Information given
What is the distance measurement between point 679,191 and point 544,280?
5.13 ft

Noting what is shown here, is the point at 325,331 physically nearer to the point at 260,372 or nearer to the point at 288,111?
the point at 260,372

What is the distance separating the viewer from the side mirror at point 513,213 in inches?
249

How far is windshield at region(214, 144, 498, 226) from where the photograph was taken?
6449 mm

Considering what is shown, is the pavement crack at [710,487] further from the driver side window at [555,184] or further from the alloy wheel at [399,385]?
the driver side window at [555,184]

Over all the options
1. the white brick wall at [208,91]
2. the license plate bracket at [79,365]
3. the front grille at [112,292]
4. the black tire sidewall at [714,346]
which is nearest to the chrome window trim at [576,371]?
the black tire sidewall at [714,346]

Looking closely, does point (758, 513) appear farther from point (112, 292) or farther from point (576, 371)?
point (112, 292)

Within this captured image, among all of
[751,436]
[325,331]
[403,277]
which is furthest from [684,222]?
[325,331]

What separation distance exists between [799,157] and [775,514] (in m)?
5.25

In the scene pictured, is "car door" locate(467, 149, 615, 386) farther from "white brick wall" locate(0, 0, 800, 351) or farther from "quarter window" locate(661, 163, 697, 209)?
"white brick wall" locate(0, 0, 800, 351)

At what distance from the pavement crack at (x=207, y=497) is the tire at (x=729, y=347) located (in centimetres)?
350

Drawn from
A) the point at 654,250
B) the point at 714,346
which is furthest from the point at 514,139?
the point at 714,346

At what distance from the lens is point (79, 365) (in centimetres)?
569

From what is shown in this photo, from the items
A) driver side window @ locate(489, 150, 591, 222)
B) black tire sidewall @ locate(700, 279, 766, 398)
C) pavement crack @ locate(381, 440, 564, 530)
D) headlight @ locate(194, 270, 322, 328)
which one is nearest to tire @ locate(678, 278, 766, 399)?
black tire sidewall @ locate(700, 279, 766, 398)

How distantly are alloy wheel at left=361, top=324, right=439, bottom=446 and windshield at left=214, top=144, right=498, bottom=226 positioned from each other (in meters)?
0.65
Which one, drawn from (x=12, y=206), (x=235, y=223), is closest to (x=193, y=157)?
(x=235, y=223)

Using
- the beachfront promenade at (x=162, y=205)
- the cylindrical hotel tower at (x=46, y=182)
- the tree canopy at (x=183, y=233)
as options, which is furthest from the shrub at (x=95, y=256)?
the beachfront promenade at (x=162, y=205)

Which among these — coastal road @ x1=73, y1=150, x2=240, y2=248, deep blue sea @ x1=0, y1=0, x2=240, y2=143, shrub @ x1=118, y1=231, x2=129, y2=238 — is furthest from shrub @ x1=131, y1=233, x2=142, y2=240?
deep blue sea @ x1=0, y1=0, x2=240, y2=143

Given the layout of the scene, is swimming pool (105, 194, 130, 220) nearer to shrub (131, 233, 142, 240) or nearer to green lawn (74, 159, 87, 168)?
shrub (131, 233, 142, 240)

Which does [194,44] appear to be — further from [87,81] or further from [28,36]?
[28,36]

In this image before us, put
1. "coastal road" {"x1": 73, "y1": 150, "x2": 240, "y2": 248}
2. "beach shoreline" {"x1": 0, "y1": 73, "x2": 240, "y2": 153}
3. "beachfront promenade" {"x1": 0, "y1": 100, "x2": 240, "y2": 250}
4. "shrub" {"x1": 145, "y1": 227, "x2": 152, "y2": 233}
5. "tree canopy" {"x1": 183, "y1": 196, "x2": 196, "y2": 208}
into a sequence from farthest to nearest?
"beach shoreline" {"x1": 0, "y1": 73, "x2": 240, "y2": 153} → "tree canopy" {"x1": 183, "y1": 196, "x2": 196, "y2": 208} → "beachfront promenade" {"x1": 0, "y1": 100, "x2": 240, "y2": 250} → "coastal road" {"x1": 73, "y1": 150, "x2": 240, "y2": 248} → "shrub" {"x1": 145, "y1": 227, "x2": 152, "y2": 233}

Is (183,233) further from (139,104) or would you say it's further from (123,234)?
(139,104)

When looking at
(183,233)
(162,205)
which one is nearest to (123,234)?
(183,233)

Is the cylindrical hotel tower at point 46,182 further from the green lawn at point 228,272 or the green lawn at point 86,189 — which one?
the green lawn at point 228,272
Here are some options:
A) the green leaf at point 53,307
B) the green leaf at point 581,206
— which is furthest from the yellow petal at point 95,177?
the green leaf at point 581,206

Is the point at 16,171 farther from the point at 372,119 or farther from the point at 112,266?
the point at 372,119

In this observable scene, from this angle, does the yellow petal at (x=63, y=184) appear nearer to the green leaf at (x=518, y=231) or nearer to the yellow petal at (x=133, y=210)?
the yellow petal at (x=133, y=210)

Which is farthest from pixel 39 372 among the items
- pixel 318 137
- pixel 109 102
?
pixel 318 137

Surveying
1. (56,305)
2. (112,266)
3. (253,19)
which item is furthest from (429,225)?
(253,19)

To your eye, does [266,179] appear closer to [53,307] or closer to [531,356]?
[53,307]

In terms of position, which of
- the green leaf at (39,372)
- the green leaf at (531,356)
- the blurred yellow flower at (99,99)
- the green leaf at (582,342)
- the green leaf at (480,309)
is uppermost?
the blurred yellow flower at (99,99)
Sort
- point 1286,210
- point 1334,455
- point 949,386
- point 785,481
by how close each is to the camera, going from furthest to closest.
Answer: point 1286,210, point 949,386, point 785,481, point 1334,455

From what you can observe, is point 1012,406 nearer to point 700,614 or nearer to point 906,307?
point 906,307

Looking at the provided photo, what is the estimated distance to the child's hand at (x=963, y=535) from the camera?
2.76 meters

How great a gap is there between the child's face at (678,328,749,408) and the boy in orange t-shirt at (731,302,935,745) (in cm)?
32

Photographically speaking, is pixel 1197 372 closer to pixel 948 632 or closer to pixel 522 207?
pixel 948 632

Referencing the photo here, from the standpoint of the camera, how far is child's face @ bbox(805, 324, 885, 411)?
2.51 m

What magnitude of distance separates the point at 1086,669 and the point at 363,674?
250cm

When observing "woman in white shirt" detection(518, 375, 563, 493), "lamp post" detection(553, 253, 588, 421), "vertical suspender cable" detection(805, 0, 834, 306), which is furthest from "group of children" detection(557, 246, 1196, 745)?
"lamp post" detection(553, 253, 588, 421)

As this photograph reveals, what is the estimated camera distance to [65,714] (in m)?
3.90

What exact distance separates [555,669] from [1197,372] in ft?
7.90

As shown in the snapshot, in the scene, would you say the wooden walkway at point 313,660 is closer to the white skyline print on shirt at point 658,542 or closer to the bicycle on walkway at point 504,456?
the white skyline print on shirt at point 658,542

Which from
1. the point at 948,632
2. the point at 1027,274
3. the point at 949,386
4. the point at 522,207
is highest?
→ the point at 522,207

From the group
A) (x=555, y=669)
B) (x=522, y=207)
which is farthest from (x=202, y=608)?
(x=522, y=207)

Your task
Copy out every one of the items above word for word, without changing anything.

Response to this task
What is the distance measurement between point 679,191 and point 544,280?
5.13 ft

Noting what is shown here, is the point at 325,331 physically nearer to the point at 260,372 or nearer to the point at 288,111?
the point at 260,372

What is the distance separating the viewer from the side mirror at point 513,213 in inches?
249

How far is windshield at region(214, 144, 498, 226) from where the photograph was taken?
6449 mm

Considering what is shown, is the pavement crack at [710,487] further from the driver side window at [555,184] or further from the alloy wheel at [399,385]?
the driver side window at [555,184]

Over all the options
1. the white brick wall at [208,91]
2. the license plate bracket at [79,365]
3. the front grille at [112,292]
4. the black tire sidewall at [714,346]
which is nearest to the chrome window trim at [576,371]?
the black tire sidewall at [714,346]

Looking closely, does point (758, 513) appear farther from point (112, 292) or farther from point (576, 371)?
point (112, 292)

Within this captured image, among all of
[751,436]
[325,331]
[403,277]
which is furthest from [684,222]?
[325,331]

What separation distance exists between [799,157] and [775,514] (in m)?
5.25

In the scene pictured, is "car door" locate(467, 149, 615, 386) farther from "white brick wall" locate(0, 0, 800, 351) or farther from "quarter window" locate(661, 163, 697, 209)?
"white brick wall" locate(0, 0, 800, 351)

At what distance from the pavement crack at (x=207, y=497) is the tire at (x=729, y=347) located (in centimetres)?
350

Drawn from
A) the point at 654,250
B) the point at 714,346
which is furthest from the point at 514,139?
the point at 714,346

At what distance from the lens is point (79, 365) (in centimetres)?
569

From what is shown in this photo, from the items
A) driver side window @ locate(489, 150, 591, 222)
B) black tire sidewall @ locate(700, 279, 766, 398)
C) pavement crack @ locate(381, 440, 564, 530)
D) headlight @ locate(194, 270, 322, 328)
which one is nearest to tire @ locate(678, 278, 766, 399)?
black tire sidewall @ locate(700, 279, 766, 398)

How distantly are alloy wheel at left=361, top=324, right=439, bottom=446 and windshield at left=214, top=144, right=498, bottom=226 positioned from each other (in meters)?
0.65
Which one, drawn from (x=12, y=206), (x=235, y=223), is closest to (x=193, y=157)?
(x=235, y=223)

Using
- the beachfront promenade at (x=162, y=205)
- the cylindrical hotel tower at (x=46, y=182)
- the tree canopy at (x=183, y=233)
as options, which is furthest from the shrub at (x=95, y=256)?
the beachfront promenade at (x=162, y=205)

Which among these — coastal road @ x1=73, y1=150, x2=240, y2=248, deep blue sea @ x1=0, y1=0, x2=240, y2=143, shrub @ x1=118, y1=231, x2=129, y2=238 — is furthest from shrub @ x1=131, y1=233, x2=142, y2=240?
deep blue sea @ x1=0, y1=0, x2=240, y2=143

Given the layout of the scene, is swimming pool (105, 194, 130, 220) nearer to shrub (131, 233, 142, 240) or nearer to green lawn (74, 159, 87, 168)?
shrub (131, 233, 142, 240)

Which does [194,44] appear to be — further from [87,81] or further from [28,36]?
[28,36]

In this image before us, put
1. "coastal road" {"x1": 73, "y1": 150, "x2": 240, "y2": 248}
2. "beach shoreline" {"x1": 0, "y1": 73, "x2": 240, "y2": 153}
3. "beachfront promenade" {"x1": 0, "y1": 100, "x2": 240, "y2": 250}
4. "shrub" {"x1": 145, "y1": 227, "x2": 152, "y2": 233}
5. "tree canopy" {"x1": 183, "y1": 196, "x2": 196, "y2": 208}
into a sequence from farthest to nearest?
"beach shoreline" {"x1": 0, "y1": 73, "x2": 240, "y2": 153} → "tree canopy" {"x1": 183, "y1": 196, "x2": 196, "y2": 208} → "beachfront promenade" {"x1": 0, "y1": 100, "x2": 240, "y2": 250} → "coastal road" {"x1": 73, "y1": 150, "x2": 240, "y2": 248} → "shrub" {"x1": 145, "y1": 227, "x2": 152, "y2": 233}

Is (183,233) further from (139,104) or would you say it's further from (123,234)?
(139,104)

When looking at
(183,233)
(162,205)
which one is nearest to (123,234)?
(183,233)

Is the cylindrical hotel tower at point 46,182 further from the green lawn at point 228,272 or the green lawn at point 86,189 — which one?
the green lawn at point 228,272
Here are some options:
A) the green leaf at point 53,307
B) the green leaf at point 581,206
— which is furthest from the yellow petal at point 95,177?
the green leaf at point 581,206

Is the point at 16,171 farther from the point at 372,119 or farther from the point at 112,266?
the point at 372,119

In this observable scene, from this angle, does the yellow petal at (x=63, y=184) appear nearer to the green leaf at (x=518, y=231) or nearer to the yellow petal at (x=133, y=210)?
the yellow petal at (x=133, y=210)

Which is farthest from pixel 39 372 among the items
- pixel 318 137
- pixel 109 102
?
pixel 318 137

Surveying
1. (56,305)
2. (112,266)
3. (253,19)
which item is furthest from (429,225)?
(253,19)

To your eye, does [266,179] appear closer to [53,307] or closer to [531,356]?
[53,307]

In terms of position, which of
- the green leaf at (39,372)
- the green leaf at (531,356)
- the blurred yellow flower at (99,99)
- the green leaf at (582,342)
- the green leaf at (480,309)
is uppermost?
the blurred yellow flower at (99,99)
Sort
- point 1286,210
- point 1334,455
- point 949,386
- point 785,481
by how close each is to the camera, going from furthest to closest.
Answer: point 1286,210, point 949,386, point 785,481, point 1334,455

From what you can observe, is point 1012,406 nearer to point 700,614 or nearer to point 906,307?
point 906,307

Looking at the provided photo, what is the estimated distance to the child's hand at (x=963, y=535) from the camera?
2.76 meters

How great a gap is there between the child's face at (678,328,749,408) and the boy in orange t-shirt at (731,302,935,745) (in cm)?
32

Photographically speaking, is pixel 1197 372 closer to pixel 948 632 or closer to pixel 522 207?
pixel 948 632

Referencing the photo here, from the standpoint of the camera, how far is child's face @ bbox(805, 324, 885, 411)?
2.51 m

What magnitude of distance separates the point at 1086,669 and the point at 363,674?
250cm

When observing "woman in white shirt" detection(518, 375, 563, 493), "lamp post" detection(553, 253, 588, 421), "vertical suspender cable" detection(805, 0, 834, 306), which is furthest from "group of children" detection(557, 246, 1196, 745)?
"lamp post" detection(553, 253, 588, 421)

As this photograph reveals, what is the estimated camera distance to [65,714] (in m)?
3.90

What exact distance separates [555,669] from [1197,372] in ft?
7.90

As shown in the snapshot, in the scene, would you say the wooden walkway at point 313,660 is closer to the white skyline print on shirt at point 658,542 or closer to the bicycle on walkway at point 504,456?
the white skyline print on shirt at point 658,542

Which from
1. the point at 948,632
2. the point at 1027,274
3. the point at 949,386
4. the point at 522,207
is highest?
→ the point at 522,207

From the group
A) (x=555, y=669)
B) (x=522, y=207)
which is farthest from (x=202, y=608)?
(x=522, y=207)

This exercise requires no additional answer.